Please copy the rows from the line containing "How much distance" through the end of the rows, requests included, and raise every distance given in the answers by 75. Leave out the pictures.

Scene-based reasoning rows:

+---+

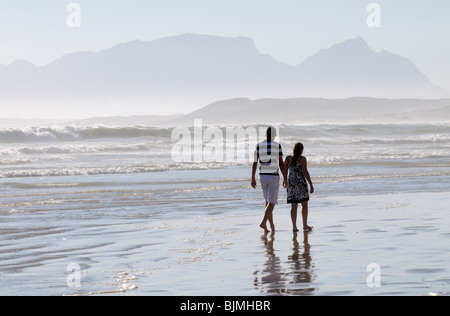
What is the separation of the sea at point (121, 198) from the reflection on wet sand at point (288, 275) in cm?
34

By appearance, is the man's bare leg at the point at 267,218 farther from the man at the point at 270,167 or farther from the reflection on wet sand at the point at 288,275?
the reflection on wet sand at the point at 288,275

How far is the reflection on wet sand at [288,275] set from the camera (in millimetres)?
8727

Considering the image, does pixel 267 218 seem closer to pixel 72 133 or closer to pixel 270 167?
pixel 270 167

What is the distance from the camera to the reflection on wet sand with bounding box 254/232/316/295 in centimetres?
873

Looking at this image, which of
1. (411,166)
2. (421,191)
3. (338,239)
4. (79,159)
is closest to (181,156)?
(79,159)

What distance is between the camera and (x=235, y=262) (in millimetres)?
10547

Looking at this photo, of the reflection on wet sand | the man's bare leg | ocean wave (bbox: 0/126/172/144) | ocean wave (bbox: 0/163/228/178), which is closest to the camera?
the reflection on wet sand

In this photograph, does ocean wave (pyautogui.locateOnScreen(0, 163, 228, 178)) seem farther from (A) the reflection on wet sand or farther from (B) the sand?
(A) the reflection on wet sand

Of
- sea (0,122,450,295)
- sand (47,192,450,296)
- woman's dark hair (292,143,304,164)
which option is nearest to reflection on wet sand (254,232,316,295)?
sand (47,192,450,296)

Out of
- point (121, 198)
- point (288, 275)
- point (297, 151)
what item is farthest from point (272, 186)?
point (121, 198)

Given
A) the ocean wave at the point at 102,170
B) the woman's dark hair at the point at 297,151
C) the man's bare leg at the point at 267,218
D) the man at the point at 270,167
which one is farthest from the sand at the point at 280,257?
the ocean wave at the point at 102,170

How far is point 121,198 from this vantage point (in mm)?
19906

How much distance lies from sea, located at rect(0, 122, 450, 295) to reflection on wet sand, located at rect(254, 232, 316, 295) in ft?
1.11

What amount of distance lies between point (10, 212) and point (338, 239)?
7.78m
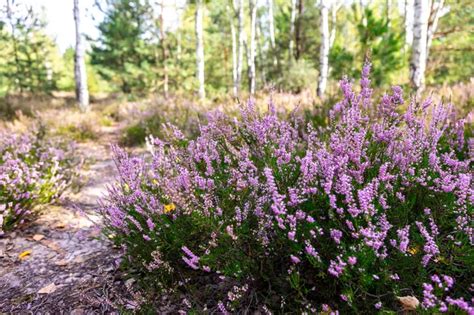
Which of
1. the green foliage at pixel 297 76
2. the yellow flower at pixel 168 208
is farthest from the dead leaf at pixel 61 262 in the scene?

+---+

**The completed task:**
How much distance lies from sea, located at rect(0, 122, 450, 295) to reflection on wet sand, located at rect(254, 232, 316, 295) in ft?
76.11

What amount of distance lies between point (10, 212) and point (338, 239)?
82.78m
Which of
1. the green foliage at pixel 297 76
2. the yellow flower at pixel 168 208
is farthest from the dead leaf at pixel 61 262 in the scene?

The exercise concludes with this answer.